When people talk of reform of cricket's County Championship they normally have one thing in mind: a reduction in the number of first-class counties.
As Leicestershire and Northamptonshire would be prime candidates for a cull, this makes me nervous. (My house is in Leicestershire, but was in Northamptonshire when it was built.)
So it is good to read this article by Tim Wigmore:
ECB discussions about whether the County Championship could be extended to include 21 teams in three divisions of seven have stirred the interest of Ireland and Scotland, who are eager to consider any opportunities to join England and Wales' professional system. But even if agreements could be reached with both countries the ECB would still need to find a 21st Championship team - and that would mean persuading a Minor County to put their suspicions behind them and take the plunge.
Twenty-three years after Durham became the 18th first-class county there might now be an opportunity for another minor county - or even two or three - to be elevated. The ECB's chairman Colin Graves is known to be intrigued about whether a national pyramid is possible of the sort that broke down football's closed shop when the re-election system that largely protected the status quo was finally abandoned in 1986.

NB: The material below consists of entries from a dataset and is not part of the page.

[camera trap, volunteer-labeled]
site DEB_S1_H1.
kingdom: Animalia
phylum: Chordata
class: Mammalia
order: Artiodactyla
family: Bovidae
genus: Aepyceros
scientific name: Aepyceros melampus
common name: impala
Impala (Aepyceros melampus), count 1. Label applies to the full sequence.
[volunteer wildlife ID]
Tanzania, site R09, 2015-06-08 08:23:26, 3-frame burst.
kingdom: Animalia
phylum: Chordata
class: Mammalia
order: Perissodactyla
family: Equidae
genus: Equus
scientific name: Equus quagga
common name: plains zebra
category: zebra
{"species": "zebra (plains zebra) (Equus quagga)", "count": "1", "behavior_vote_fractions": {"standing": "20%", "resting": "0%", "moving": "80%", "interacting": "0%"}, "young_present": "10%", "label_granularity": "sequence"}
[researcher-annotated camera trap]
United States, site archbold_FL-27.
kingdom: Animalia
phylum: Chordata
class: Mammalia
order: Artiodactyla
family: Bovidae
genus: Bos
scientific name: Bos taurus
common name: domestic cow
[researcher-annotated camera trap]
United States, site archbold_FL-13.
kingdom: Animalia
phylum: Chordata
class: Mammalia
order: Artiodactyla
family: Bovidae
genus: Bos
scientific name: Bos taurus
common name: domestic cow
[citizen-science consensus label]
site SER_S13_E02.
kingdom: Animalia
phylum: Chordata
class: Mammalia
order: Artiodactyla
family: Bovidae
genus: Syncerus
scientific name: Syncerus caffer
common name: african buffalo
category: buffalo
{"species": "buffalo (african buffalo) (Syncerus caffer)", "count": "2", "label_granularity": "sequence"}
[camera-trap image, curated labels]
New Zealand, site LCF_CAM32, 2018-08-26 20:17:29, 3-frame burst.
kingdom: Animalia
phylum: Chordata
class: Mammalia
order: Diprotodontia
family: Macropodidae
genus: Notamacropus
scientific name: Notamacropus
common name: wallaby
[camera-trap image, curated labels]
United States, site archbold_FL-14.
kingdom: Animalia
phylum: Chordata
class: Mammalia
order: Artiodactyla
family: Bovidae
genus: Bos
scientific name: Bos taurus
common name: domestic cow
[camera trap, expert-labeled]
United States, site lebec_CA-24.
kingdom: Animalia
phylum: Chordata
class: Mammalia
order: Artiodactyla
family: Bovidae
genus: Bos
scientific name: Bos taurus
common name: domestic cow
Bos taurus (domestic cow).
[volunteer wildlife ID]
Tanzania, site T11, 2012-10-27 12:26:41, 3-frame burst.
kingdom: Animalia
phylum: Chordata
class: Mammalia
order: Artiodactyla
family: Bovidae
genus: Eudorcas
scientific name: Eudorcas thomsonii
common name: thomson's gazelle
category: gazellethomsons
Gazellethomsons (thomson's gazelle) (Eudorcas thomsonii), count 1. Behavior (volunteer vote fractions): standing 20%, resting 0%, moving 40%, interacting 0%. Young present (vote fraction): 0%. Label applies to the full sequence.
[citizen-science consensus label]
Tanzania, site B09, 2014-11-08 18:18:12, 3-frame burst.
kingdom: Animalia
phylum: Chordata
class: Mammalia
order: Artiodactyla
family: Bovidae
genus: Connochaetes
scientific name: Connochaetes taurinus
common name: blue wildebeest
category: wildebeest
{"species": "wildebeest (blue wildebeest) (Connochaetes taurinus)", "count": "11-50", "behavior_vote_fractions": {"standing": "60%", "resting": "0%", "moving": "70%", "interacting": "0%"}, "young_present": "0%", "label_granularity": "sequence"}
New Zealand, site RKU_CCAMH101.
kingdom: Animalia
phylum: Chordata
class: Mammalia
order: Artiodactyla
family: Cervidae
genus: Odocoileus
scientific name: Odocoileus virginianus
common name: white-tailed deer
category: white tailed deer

The mood in cricket is much more conservative, with a number of leading minor counties doubting their potential to join the County Championship, but if the ECB take that route they could find salvation in the furthest south-west of the country where Cornwall and Devon officials believe they could potentially combine to field a joint side.I am all in favour of the idea, and the parallels with Durham are encouraging. They may have started with ageing players brought in from other counties, but they soon started fielding quality young players born and bred in the county.
Today they are one of the strongest county teams and Chester-le-Street hosts tests.